▶ [What you have to do] Write out all of the entries exactly as given.

Scene-based spatial questions:
_ _ _ _
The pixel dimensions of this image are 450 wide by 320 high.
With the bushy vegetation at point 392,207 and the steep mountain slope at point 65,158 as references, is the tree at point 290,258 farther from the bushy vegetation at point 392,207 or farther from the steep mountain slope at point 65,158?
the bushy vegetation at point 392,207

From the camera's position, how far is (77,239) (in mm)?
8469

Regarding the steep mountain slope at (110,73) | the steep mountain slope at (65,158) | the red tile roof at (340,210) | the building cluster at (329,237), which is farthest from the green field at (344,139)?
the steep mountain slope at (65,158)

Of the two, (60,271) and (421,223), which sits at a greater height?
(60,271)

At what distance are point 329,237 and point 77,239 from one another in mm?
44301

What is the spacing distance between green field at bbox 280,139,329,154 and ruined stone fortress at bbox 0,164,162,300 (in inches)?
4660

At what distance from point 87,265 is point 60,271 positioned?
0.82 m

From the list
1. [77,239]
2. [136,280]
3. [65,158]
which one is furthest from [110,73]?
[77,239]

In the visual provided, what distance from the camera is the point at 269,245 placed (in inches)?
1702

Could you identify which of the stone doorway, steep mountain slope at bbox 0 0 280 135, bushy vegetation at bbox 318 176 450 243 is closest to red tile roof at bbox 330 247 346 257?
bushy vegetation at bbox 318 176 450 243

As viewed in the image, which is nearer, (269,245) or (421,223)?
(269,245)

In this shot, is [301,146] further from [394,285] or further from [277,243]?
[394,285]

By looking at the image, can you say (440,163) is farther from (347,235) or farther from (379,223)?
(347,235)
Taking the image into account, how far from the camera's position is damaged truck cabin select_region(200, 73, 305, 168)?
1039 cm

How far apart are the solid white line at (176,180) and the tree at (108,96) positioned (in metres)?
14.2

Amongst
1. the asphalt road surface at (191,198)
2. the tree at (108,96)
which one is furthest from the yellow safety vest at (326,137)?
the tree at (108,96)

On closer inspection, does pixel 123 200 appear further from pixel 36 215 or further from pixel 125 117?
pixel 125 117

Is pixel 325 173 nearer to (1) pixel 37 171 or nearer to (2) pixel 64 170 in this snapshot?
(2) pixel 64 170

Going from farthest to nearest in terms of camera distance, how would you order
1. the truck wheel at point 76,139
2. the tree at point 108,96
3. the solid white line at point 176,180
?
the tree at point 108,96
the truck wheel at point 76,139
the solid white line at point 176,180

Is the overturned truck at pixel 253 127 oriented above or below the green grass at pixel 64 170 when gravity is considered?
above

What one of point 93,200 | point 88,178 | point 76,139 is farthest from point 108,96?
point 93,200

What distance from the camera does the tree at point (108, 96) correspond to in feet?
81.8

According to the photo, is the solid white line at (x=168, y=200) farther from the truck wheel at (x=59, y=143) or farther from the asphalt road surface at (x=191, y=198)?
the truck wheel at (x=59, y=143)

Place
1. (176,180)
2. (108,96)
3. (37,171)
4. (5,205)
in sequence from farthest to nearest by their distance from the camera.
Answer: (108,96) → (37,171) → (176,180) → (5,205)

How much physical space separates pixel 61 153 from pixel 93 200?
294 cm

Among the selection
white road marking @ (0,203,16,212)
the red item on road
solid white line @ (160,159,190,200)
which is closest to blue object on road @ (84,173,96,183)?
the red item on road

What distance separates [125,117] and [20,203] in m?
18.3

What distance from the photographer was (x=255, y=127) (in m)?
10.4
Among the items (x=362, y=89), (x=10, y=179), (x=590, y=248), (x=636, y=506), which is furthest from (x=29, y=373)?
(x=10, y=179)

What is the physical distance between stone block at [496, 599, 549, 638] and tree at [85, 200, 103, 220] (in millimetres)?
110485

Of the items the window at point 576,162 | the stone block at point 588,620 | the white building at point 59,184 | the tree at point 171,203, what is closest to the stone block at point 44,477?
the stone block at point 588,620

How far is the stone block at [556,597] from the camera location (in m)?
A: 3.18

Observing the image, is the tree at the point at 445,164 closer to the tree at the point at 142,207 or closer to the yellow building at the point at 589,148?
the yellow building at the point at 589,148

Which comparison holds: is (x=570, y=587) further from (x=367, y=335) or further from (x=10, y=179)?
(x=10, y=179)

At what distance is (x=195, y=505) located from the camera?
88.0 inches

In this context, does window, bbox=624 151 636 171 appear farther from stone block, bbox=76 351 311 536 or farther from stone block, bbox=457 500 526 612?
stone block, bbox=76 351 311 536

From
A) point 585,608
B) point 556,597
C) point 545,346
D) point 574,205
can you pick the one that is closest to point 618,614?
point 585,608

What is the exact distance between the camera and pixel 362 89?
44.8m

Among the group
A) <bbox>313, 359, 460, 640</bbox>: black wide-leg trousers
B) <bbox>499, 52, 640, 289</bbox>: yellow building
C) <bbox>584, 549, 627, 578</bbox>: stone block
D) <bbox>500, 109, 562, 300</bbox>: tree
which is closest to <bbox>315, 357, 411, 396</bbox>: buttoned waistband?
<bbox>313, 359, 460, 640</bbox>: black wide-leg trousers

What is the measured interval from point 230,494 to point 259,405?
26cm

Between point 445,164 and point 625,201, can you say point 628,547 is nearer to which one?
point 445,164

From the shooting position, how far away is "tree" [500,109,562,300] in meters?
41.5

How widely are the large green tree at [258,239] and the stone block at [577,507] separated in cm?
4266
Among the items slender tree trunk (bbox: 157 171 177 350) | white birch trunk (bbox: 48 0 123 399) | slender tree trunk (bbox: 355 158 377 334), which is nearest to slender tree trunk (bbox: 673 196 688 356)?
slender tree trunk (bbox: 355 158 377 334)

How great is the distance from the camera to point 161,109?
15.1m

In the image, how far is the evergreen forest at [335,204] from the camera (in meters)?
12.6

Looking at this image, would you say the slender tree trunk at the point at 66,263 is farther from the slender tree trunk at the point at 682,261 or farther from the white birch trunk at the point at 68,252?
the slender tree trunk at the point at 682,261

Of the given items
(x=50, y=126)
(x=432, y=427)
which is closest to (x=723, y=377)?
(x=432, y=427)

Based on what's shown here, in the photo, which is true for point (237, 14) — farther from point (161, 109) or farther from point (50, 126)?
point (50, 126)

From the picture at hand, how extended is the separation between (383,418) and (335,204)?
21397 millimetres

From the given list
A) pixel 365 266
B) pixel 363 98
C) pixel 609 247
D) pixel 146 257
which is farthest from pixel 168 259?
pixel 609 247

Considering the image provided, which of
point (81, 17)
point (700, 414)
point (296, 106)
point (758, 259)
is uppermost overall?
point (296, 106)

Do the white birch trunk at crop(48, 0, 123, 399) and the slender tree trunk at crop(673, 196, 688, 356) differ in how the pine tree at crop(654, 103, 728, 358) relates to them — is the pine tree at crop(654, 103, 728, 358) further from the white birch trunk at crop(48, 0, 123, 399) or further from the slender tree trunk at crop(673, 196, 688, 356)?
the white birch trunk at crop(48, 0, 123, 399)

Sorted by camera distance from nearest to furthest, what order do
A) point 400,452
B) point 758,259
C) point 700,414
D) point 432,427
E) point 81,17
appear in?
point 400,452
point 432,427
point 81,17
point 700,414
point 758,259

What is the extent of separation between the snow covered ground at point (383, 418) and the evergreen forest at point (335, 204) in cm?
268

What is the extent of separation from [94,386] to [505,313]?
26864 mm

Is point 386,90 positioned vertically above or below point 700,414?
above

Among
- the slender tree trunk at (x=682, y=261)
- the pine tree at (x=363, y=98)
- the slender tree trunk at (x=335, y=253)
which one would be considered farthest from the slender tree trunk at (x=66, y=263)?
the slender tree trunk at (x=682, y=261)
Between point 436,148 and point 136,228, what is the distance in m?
_ _ _ _
▶ [Response below]
The pixel dimensions of this image are 450 wide by 320 high.
With the bushy vegetation at point 392,207 and the steep mountain slope at point 65,158 as references, is the tree at point 290,258 farther from the bushy vegetation at point 392,207 or farther from the steep mountain slope at point 65,158?
the bushy vegetation at point 392,207

From the camera's position, how far is (77,239) (in mm)?
8469

Regarding the steep mountain slope at (110,73) | the steep mountain slope at (65,158) | the red tile roof at (340,210) | the building cluster at (329,237), which is farthest from the green field at (344,139)?
the steep mountain slope at (65,158)

Of the two, (60,271) and (421,223), which sits at a greater height?
(60,271)

At what distance are point 329,237 and point 77,239 from one another in mm?
44301

What is the spacing distance between green field at bbox 280,139,329,154 and ruined stone fortress at bbox 0,164,162,300 (in inches)?
4660

At what distance from point 87,265 is point 60,271 positioned?
0.82 m

From the list
1. [77,239]
2. [136,280]
3. [65,158]
which one is furthest from [110,73]?
[77,239]

In the visual provided, what distance from the camera is the point at 269,245 placed (in inches)?
1702

Could you identify which of the stone doorway, steep mountain slope at bbox 0 0 280 135, bushy vegetation at bbox 318 176 450 243 is closest to red tile roof at bbox 330 247 346 257?
bushy vegetation at bbox 318 176 450 243

As viewed in the image, which is nearer, (269,245) or (421,223)?
(269,245)

In this shot, is [301,146] further from [394,285] or further from [277,243]?
[394,285]

By looking at the image, can you say (440,163) is farther from (347,235) or farther from (379,223)?
(347,235)
Taking the image into account, how far from the camera's position is damaged truck cabin select_region(200, 73, 305, 168)?
1039 cm

How far apart are the solid white line at (176,180) and the tree at (108,96) positioned (in metres)?
14.2

Amongst
1. the asphalt road surface at (191,198)
2. the tree at (108,96)
which one is furthest from the yellow safety vest at (326,137)?
the tree at (108,96)

On closer inspection, does pixel 123 200 appear further from pixel 36 215 or further from pixel 125 117?
pixel 125 117

Is pixel 325 173 nearer to (1) pixel 37 171 or nearer to (2) pixel 64 170 in this snapshot?
(2) pixel 64 170

Going from farthest to nearest in terms of camera distance, how would you order
1. the truck wheel at point 76,139
2. the tree at point 108,96
3. the solid white line at point 176,180
?
the tree at point 108,96
the truck wheel at point 76,139
the solid white line at point 176,180

Is the overturned truck at pixel 253 127 oriented above or below the green grass at pixel 64 170 when gravity is considered?
above

What one of point 93,200 | point 88,178 | point 76,139 is farthest from point 108,96?
point 93,200

What distance from the camera does the tree at point (108, 96) correspond to in feet?
81.8

According to the photo, is the solid white line at (x=168, y=200) farther from the truck wheel at (x=59, y=143) or farther from the asphalt road surface at (x=191, y=198)?
the truck wheel at (x=59, y=143)

Place
1. (176,180)
2. (108,96)
3. (37,171)
4. (5,205)
in sequence from farthest to nearest by their distance from the camera.
Answer: (108,96) → (37,171) → (176,180) → (5,205)

How much physical space separates pixel 61 153 from pixel 93 200?
294 cm

Among the selection
white road marking @ (0,203,16,212)
the red item on road
solid white line @ (160,159,190,200)
which is closest to blue object on road @ (84,173,96,183)?
the red item on road

What distance separates [125,117] and [20,203] in m?
18.3

What distance from the photographer was (x=255, y=127) (in m)?
10.4
Among the items (x=362, y=89), (x=10, y=179), (x=590, y=248), (x=636, y=506), which is furthest from (x=29, y=373)?
(x=10, y=179)

What is the physical distance between stone block at [496, 599, 549, 638] and tree at [85, 200, 103, 220] (in millimetres)?
110485

Of the items the window at point 576,162 | the stone block at point 588,620 | the white building at point 59,184 | the tree at point 171,203, what is closest to the stone block at point 44,477?
the stone block at point 588,620

How far is the stone block at [556,597] from the camera location (in m)?
A: 3.18

Observing the image, is the tree at the point at 445,164 closer to the tree at the point at 142,207 or closer to the yellow building at the point at 589,148?
the yellow building at the point at 589,148

Which comparison holds: is (x=570, y=587) further from (x=367, y=335) or further from (x=10, y=179)?
(x=10, y=179)

At what distance is (x=195, y=505) located from the camera?
88.0 inches

In this context, does window, bbox=624 151 636 171 appear farther from stone block, bbox=76 351 311 536 or farther from stone block, bbox=457 500 526 612?
stone block, bbox=76 351 311 536

From
A) point 585,608
B) point 556,597
C) point 545,346
D) point 574,205
can you pick the one that is closest to point 618,614?
point 585,608

What is the exact distance between the camera and pixel 362 89?
44.8m

Among the group
A) <bbox>313, 359, 460, 640</bbox>: black wide-leg trousers
B) <bbox>499, 52, 640, 289</bbox>: yellow building
C) <bbox>584, 549, 627, 578</bbox>: stone block
D) <bbox>500, 109, 562, 300</bbox>: tree
which is closest to <bbox>315, 357, 411, 396</bbox>: buttoned waistband?
<bbox>313, 359, 460, 640</bbox>: black wide-leg trousers

What is the measured interval from point 230,494 to point 259,405?
26cm

Between point 445,164 and point 625,201, can you say point 628,547 is nearer to which one?
point 445,164

From the shooting position, how far away is "tree" [500,109,562,300] in meters?
41.5

How widely are the large green tree at [258,239] and the stone block at [577,507] separated in cm?
4266
Among the items slender tree trunk (bbox: 157 171 177 350) | white birch trunk (bbox: 48 0 123 399) | slender tree trunk (bbox: 355 158 377 334), which is nearest to slender tree trunk (bbox: 673 196 688 356)?
slender tree trunk (bbox: 355 158 377 334)

How great is the distance from the camera to point 161,109?
15.1m

In the image, how far is the evergreen forest at [335,204] from the camera (in meters)?
12.6

Looking at this image, would you say the slender tree trunk at the point at 66,263 is farther from the slender tree trunk at the point at 682,261 or farther from the white birch trunk at the point at 68,252?
the slender tree trunk at the point at 682,261

Of the given items
(x=50, y=126)
(x=432, y=427)
which is closest to (x=723, y=377)?
(x=432, y=427)

Based on what's shown here, in the photo, which is true for point (237, 14) — farther from point (161, 109) or farther from point (50, 126)?
point (50, 126)

From the picture at hand, how extended is the separation between (383,418) and (335,204)?
21397 millimetres

From the given list
A) pixel 365 266
B) pixel 363 98
C) pixel 609 247
D) pixel 146 257
which is farthest from pixel 168 259?
pixel 609 247

Considering the image provided, which of
point (81, 17)
point (700, 414)
point (296, 106)
point (758, 259)
is uppermost overall?
point (296, 106)

Do the white birch trunk at crop(48, 0, 123, 399) and the slender tree trunk at crop(673, 196, 688, 356) differ in how the pine tree at crop(654, 103, 728, 358) relates to them — is the pine tree at crop(654, 103, 728, 358) further from the white birch trunk at crop(48, 0, 123, 399) or further from the slender tree trunk at crop(673, 196, 688, 356)?
the white birch trunk at crop(48, 0, 123, 399)

Sorted by camera distance from nearest to furthest, what order do
A) point 400,452
B) point 758,259
C) point 700,414
D) point 432,427
E) point 81,17
appear in?
point 400,452
point 432,427
point 81,17
point 700,414
point 758,259

What is the extent of separation between the snow covered ground at point (383, 418) and the evergreen forest at point (335, 204) in cm?
268

What is the extent of separation from [94,386] to [505,313]?
26864 mm

Is point 386,90 positioned vertically above or below point 700,414?
above

Among
- the slender tree trunk at (x=682, y=261)
- the pine tree at (x=363, y=98)
- the slender tree trunk at (x=335, y=253)
which one would be considered farthest from the slender tree trunk at (x=66, y=263)?
the slender tree trunk at (x=682, y=261)
Between point 436,148 and point 136,228, what is the distance in m?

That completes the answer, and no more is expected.